At the local level, Spain, Ireland, Belgium, Bulgaria and the UK all have local offices to be decided. Often times, these council seats will form powerful administrative entities that decide much of local policy and infrastructure. What we have seen in the past few years is the lessons learned from much larger campaigns around digital organizing, data analytics and team management, beginning to be applied by these candidates. Local elections do indicate the health of a democratic system and those city and county councils that have a degree of autonomy in how they operate do provide a better connection between the electorate and elected representatives. In this sense, it is quite opposite to the challenges faced by European Parliament candidates, but no less important for that.

Trends in political campaigning in Europe

There are a number of trends that we are seeing in European political parties and the way in which they are approaching campaigning for 2019. Though Europe is very diverse there are certain points that are being raised regularly that might be worth highlighting.
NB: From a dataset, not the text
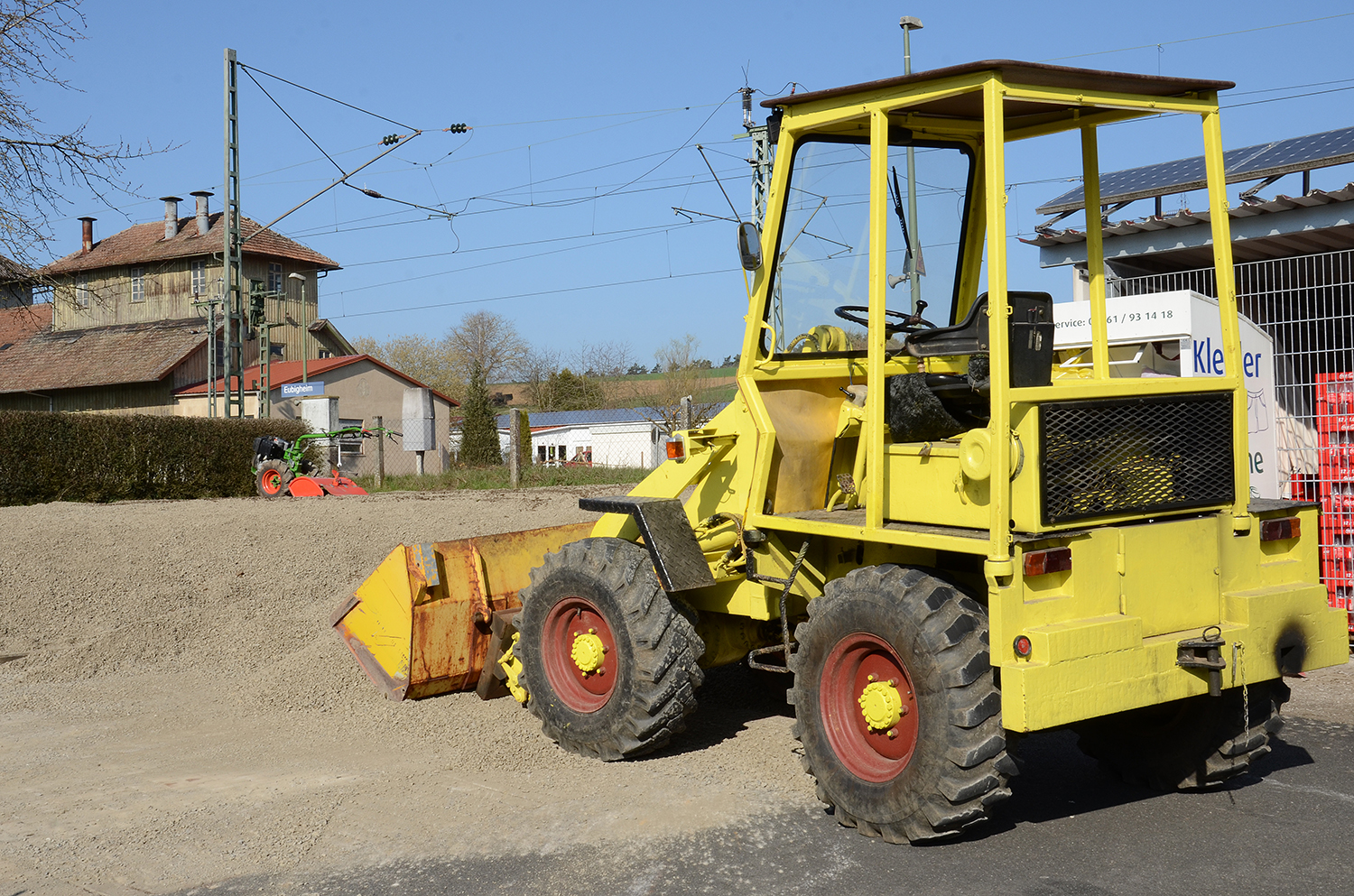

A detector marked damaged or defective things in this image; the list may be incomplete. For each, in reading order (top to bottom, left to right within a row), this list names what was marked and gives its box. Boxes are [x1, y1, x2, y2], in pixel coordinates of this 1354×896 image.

  1. The rise of populist parties and surprise election outcomes has made parties wary about voting outcomes.
  2. At the local level, politicians are extremely budget conscious around campaign costs so they are looking for affordable tech solutions to help combat traditional political campaign problems like voter awareness, advertising and so on.
  3. There is a growing understanding of the power of connected team infrastructure within political parties. Parties are concerned that disconnected constituencies and grassroots teams will have a negative impact on campaign performance.
  4. In most European countries traditional voting intentions and party affiliation has resulted in a collapse of core support or the percentage of the vote share that a party can reliably count on. This is forcing parties to borrow campaign tactics from companies who are more used to winning customers with marketing campaigns than winning votes.
  5. Digital adoption is on the rise. Very few political campaigns still operate just on pen and paper and there are now must-have tools like Ecanvasser, NationBuilder and Facebook ads that candidates are using to make their campaigning more efficient and smarter. Employing these digital tools effectively is the challenge for many campaigns but there are good overview guides out there of what works and what doesn’t.
  6. The General Data Protection Regulation is the one thing that is being mentioned by all parties. How to collect and maintain data securely will be a key concern as campaigns begin to reach out to voters.

Whether at local, national or EU level European elections in 2019 will give a fascinating insight into how European citizens view the institutions that represent them. Voter turnout might be an indicator of the perceived relevance of an election to them rather than necessarily being an indicator of the health of democracy as a whole.